INFORMATION PROVIDED:
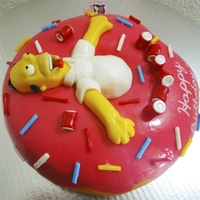 Homer Simpson Homer Simpson lying on a glazed donut ... while sipping beer. The figure is made of fondant and Homer is hollow belly (to save fondant and...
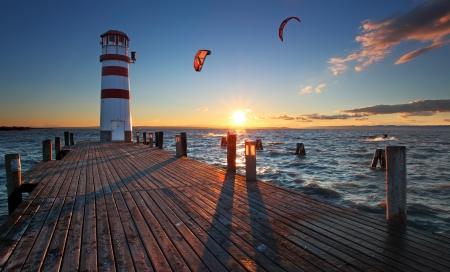 wharf: Lighthouse at Lake Neusiedl at sunset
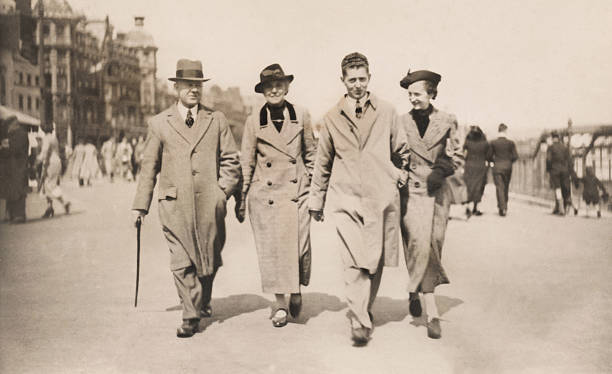 vintage / retro black-and-white image, 1930s family walking along weymouth promenade - 1930s style stock photos and pictures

TASK DETAILS: What is needed is the listing above, repeated verbatim, without its images.

RESPONSE TO THIS TASK:
 Homer Simpson Homer Simpson lying on a glazed donut ... while sipping beer. The figure is made of fondant and Homer is hollow belly (to save fondant and...
 wharf: Lighthouse at Lake Neusiedl at sunset
 vintage / retro black-and-white image, 1930s family walking along weymouth promenade - 1930s style stock photos and pictures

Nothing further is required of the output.